Вытянув ноги, я выудил из кармана униформы телефон и нашел нашу с ней переписку. В последнее время я часто так делал.
Перед глазами появилась ее последнее сообщение. Оно начиналось с селфи, которое она сделала, когда ходила по магазинам с мамой и сестрой, пока я работал в доме с ее отцом. На фото она была в коротком белом сарафане, рука на поясе, ноги немного согнуты.

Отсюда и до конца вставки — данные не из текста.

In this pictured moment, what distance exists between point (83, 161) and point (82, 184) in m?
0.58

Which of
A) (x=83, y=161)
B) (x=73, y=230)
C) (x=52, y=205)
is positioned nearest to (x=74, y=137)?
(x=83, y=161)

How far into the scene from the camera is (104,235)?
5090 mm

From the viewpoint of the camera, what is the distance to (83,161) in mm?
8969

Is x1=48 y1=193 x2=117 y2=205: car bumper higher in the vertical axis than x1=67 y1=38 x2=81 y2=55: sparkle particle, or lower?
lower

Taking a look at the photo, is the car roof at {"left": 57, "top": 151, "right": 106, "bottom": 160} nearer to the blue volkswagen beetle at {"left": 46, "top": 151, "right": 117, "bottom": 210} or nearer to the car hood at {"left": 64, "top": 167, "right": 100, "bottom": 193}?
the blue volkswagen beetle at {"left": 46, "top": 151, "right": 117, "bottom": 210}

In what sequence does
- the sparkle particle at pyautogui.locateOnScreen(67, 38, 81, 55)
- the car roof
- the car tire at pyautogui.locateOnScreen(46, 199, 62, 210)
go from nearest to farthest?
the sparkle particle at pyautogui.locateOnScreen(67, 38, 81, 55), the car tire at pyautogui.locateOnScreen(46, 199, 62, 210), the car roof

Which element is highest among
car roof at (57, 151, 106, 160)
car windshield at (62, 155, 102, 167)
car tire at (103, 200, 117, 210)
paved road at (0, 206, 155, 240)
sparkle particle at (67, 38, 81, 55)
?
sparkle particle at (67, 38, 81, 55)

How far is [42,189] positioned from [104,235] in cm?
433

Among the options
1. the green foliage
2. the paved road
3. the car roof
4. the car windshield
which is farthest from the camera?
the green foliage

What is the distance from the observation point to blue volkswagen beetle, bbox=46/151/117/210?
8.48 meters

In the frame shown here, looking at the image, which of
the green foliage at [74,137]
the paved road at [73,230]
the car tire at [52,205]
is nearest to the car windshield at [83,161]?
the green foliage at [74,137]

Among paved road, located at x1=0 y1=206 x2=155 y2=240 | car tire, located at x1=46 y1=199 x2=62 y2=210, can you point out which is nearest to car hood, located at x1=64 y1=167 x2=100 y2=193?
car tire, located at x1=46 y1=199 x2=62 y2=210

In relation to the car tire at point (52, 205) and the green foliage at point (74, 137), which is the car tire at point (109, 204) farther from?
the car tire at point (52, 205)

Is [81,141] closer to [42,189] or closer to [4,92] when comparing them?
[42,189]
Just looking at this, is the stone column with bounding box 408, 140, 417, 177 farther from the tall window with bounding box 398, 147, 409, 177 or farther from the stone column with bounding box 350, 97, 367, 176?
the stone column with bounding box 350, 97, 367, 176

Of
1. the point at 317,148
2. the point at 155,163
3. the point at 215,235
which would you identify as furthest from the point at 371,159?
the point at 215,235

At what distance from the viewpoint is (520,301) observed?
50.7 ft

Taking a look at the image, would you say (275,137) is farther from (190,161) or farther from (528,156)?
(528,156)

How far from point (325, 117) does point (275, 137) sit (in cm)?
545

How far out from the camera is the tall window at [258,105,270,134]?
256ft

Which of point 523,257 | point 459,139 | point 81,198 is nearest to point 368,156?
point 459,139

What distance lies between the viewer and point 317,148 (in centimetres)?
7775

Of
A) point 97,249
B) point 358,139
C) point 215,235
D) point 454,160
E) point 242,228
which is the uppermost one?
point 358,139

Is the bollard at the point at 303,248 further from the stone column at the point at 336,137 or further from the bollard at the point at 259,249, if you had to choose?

«Как тебе?» — спросила она.
И я ответил. — «С радостью сорвал бы его с тебя».
На что она ответила. — «Если бы ты был сейчас здесь…» — и далее подмигивающий смайлик.
Я стиснул в руке телефон, внутри все сжалось, выбивая воздух из моих легких. Картинка стала размытой, и я заморгал, фокусируя зрение. Красивая, сексуальная, игривая и счастливая Миа. Мне было чертовски больно смотреть на нее, но я не мог не смотреть на нее.
Как и прежде я начал пролистывать и перечитывать старые сообщения, самые первые из которых датировались двумя годами ранее, когда я только купил этот телефон. Некоторые сообщения были просто бессвязными фразами, другие — разговорами о работе, но даже они вызывали боль в моем сердце.
Самым любимым из всех был разговор, начинающийся со слов: «Доброй ночи!». Я всегда знал, этим сообщением она не говорила, что собирается спать. Нет, это значит, что было уже поздно, но она хотела поговорить, потому что ее что-то тревожило, или ей было одиноко, или она просто хотела знать, что я рядом.
Дыша через нос, сжав зубы, я продолжал водить пальцем по экрану, перелистывая сотни, тысячи сообщений. Ведь это единственное, что у меня от нее осталось.